Per la prima volta all’ospedale “S. Scolastica” di Cassino è stato eseguito un intervento chirurgico con il supporto di una colonna laparoscopica 4K e l’impiego di colorante fluorescente idrosolubile. Il sistema avanzato di imaging chirurgico con tecnica di fluorescenza garantisce immagini nitide e di alta risoluzione oltre a migliori esiti post-operatori.

La procedura rientra nel programma di miglioramento delle performance cliniche promosso dalla ASL di Frosinone che negli ultimi mesi ha interessato anche il ‘S. Scolastica’, a testimonianza di un concreto impegno per il potenziamento di tutte le strutture ad opera della nuova governance.

La colonna laparoscopica 4K, già disponibile allo ‘Spaziani’ di Frosinone e al ‘SS. Trinità’ di Sora, è ora in dotazione all’équipe chirurgica di Cassino nell’ambito di una fase di utilizzo operativo finalizzata alla valutazione delle potenzialità tecnologiche e alla estensione delle dotazioni.

Il sistema ad altissima definizione restituisce immagini di maggiore nitidezza e profondità di campo, elementi che contribuiscono a migliorare l’accuratezza dell’atto chirurgico e gli esiti post-operatori.

Imaging chirurgico con fluorescenza

A supportare ulteriormente la precisione dell’intervento è la tecnica di imaging chirurgico con fluorescenza mediante verde indocianina, un colorante idrosolubile che, una volta somministrato per via endovenosa, agisce come tracciante.

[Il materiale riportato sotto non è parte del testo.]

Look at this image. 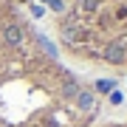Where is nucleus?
<instances>
[{"label": "nucleus", "instance_id": "obj_1", "mask_svg": "<svg viewBox=\"0 0 127 127\" xmlns=\"http://www.w3.org/2000/svg\"><path fill=\"white\" fill-rule=\"evenodd\" d=\"M62 42L107 65H127V0H73L62 17Z\"/></svg>", "mask_w": 127, "mask_h": 127}, {"label": "nucleus", "instance_id": "obj_2", "mask_svg": "<svg viewBox=\"0 0 127 127\" xmlns=\"http://www.w3.org/2000/svg\"><path fill=\"white\" fill-rule=\"evenodd\" d=\"M96 91H99V93H110V91H113V82L99 79V82H96Z\"/></svg>", "mask_w": 127, "mask_h": 127}]
</instances>
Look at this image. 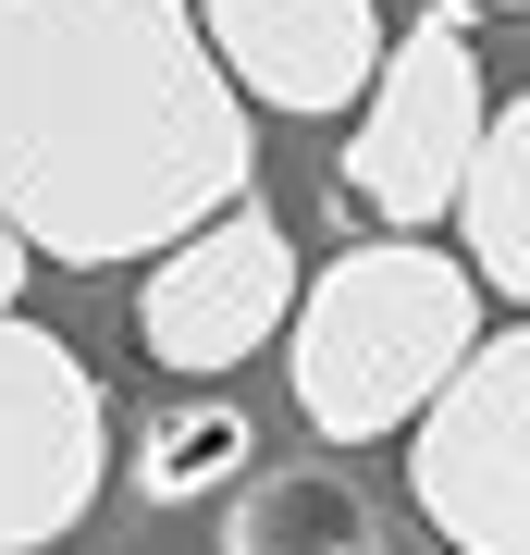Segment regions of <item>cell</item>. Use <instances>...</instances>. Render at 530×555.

In questo modo si consente di mettere in evidenza specifici distretti anatomici durante la procedura.

Il colorante viene somministrato alcune ore prima dell’intervento. Durante l’operazione, grazie alla telecamera laparoscopica dotata di sorgente luminosa a infrarossi, le aree anatomiche interessate vengono evidenziate sul monitor con una fluorescenza verde brillante. Una tecnologia che consente ai chirurghi di ottenere una visualizzazione più chiara e dettagliata dei tessuti, ampliando le possibilità di valutazione clinico-chirurgica e migliorando la sicurezza dell’intervento.

Il primo utilizzo della colonna laparoscopica 4K a Cassino è avvenuto nel corso di una colecistectomia laparoscopica, intervento finalizzato all’asportazione della colecisti. Grazie all’impiego del verde indocianina, le vie biliari sono state evidenziate sul monitor con fluorescenza verde brillante, individuando con maggiore chiarezza anche i dotti biliari non immediatamente distinguibili perché coperti da tessuto adiposo o interessati da processi infiammatori.

L’intervento è stato eseguito dal dr. Bruno Bordone, Direttore della UOC Chirurgia Generale dell’ospedale di Cassino, e dalla sua équipe, con la collaborazione della dr.ssa Emanuela Callegaro, Direttrice della UOC Anestesia e Rianimazione. Determinante anche il contributo del personale della sala operatoria, del reparto di Chirurgia e di quello di Anestesia, che ha garantito il pieno supporto organizzativo e assistenziale durante tutte le fasi della procedura.